A few months later when I stopped in the corner shop at 7am to get my normal ration for the day I was horrified that they didn't have any. But they did have a popular brand max sugar free cola. That for me was a game changer. OMG, it was amazing.  I loved it. From then on it was pretty much my only drink and I'd drink cans at work and straight from a 2l bottle at home or in my car. It was my constant companion. Goodness only knows how much I spent on that drink. Morning, noon and night. Holidays, everyday.


And unless I was at the gym, or a class or swimming when I'd drink water, that was all I drank for years.


I'm sad and embarrassed to say that I also drank it when I was pregnant. I argued that the main ingredient is water, so how bad could it be?
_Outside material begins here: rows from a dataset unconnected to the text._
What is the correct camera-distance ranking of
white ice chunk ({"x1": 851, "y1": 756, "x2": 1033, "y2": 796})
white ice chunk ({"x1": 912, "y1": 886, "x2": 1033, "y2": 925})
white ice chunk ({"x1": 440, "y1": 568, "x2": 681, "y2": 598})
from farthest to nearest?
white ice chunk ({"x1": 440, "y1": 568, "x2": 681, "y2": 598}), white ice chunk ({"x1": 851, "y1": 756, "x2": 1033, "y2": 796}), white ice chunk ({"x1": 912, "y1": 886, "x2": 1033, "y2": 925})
If I knew how that would affect my son and his life, I definitely wouldn't have done. Even though they warn you, it's not real. It's someone else.  It wouldn't be that bad. My son has had a lot of health problems, I can't tell you the guilt I feel for not realising the impact of my actions on my child.
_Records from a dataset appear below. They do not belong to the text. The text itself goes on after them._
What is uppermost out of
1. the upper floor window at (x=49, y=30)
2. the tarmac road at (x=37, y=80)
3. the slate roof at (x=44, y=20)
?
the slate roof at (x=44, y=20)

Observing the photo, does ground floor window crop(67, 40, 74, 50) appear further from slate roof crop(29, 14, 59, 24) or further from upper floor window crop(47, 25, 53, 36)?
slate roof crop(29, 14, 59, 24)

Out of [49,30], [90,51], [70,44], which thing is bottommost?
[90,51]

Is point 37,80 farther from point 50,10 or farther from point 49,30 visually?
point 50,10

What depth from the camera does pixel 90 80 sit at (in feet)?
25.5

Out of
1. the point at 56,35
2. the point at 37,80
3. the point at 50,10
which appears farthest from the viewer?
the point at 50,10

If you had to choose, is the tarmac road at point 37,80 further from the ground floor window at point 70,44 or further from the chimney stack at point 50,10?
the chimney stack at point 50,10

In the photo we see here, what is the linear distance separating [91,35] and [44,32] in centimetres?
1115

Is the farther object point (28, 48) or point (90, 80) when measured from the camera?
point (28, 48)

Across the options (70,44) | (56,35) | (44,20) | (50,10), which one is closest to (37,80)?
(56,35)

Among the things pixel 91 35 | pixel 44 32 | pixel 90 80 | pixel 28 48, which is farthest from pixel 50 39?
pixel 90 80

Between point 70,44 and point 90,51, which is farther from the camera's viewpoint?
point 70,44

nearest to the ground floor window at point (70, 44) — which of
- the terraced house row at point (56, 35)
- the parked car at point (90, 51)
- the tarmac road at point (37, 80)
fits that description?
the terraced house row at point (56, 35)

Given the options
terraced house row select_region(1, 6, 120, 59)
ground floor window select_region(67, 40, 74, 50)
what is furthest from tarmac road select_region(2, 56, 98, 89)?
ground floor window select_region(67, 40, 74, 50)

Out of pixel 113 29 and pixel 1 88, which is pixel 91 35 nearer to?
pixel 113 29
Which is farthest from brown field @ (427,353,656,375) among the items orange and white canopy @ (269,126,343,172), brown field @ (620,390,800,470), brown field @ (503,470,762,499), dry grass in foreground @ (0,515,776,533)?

After a few years I'm off the max but on the coffee. My sleep and coffee dalliance really started to become an issue when I was providing a daily report for 4 weeks one year. I was getting up at 4am to create a consolidated overview report that couldn't be produced by the end of the day before but had to be available 1st thing the following day.


Eventually I was drinking up to 20 cups of instant coffee a day, and little else.


My sleep pattern started to be really affected and I was often awake before midnight after going to bed at 9pm. Then it would be broken sleep all night. I'd take a nap in the day time to catch up, then be awake until late, fall asleep at 2am, sleep til 5am, and it would just continue.  Being stupidly tired so drinking vast amounts of coffee, then sleeping badly and irregularly. And because of my poor sleep and lack of coffee when I was sleeping, I used to wake up with a caffeine headache.  I'd feel like I'd just been run over by a truck.  Until I had my first cup.


Two other big noticeable things were also going on in my body. Firstly my hair was dry and frizzy, scraggly, slow growing and falling out in handfuls.  I even had alopecia at one point when I was really stressed at work.  2nd, I was on and off depressed. Sometimes significantly worse than others, to the point of needing to take long term sickness from work a couple of times. I don't think I'm bipolar, but I was definitely happy and sad more often than I care to remember.


And every year my new years resolution was, lose weight, give up caffeine. I read loads online researching my rubbish hair condition. I eat healthily and exercise regularly so I knew it must be the caffeine. I knew I couldn't control my intake of it. I was addicted. I loved the taste and the high, or whatever it is it makes you feel.


I read a lot about caffeine and a lot about water, how those liquids work in your body. What they do. After 35 odd years of telling myself I should stop drinking coffee and cola, I did. March 2023. I've been clean ever since. Apart from a very very small amount of chocolate and 1 coffee cake over that time.


I no longer wake up with a pounding head. My sleep has vastly improved. I'm rarely depressed or have low mood any more, and I'm much more calm and mellow as a person - few things annoy me any more. My hair is lovely and shiny and glossy again and it feels so soft to the straw feel of my previous hair texture.  My skin is smoother, shinier and clearer. My blood properly flows when I cut myself whereas it used to be very thick. More importantly than anything else, my memory issues don't seem to be getting any worse.


Getting off the caffeine was really easy to be honest. I spend nothing on caffeine drinks now and I never fancy one any more.  I love my redbush teas and water. If you are worried about or have noticed that you are suffering from any of the things I experienced, perhaps what has helped me will help you too. I'm currently as at Jan 2025, 22 months caffeine free. Good luck.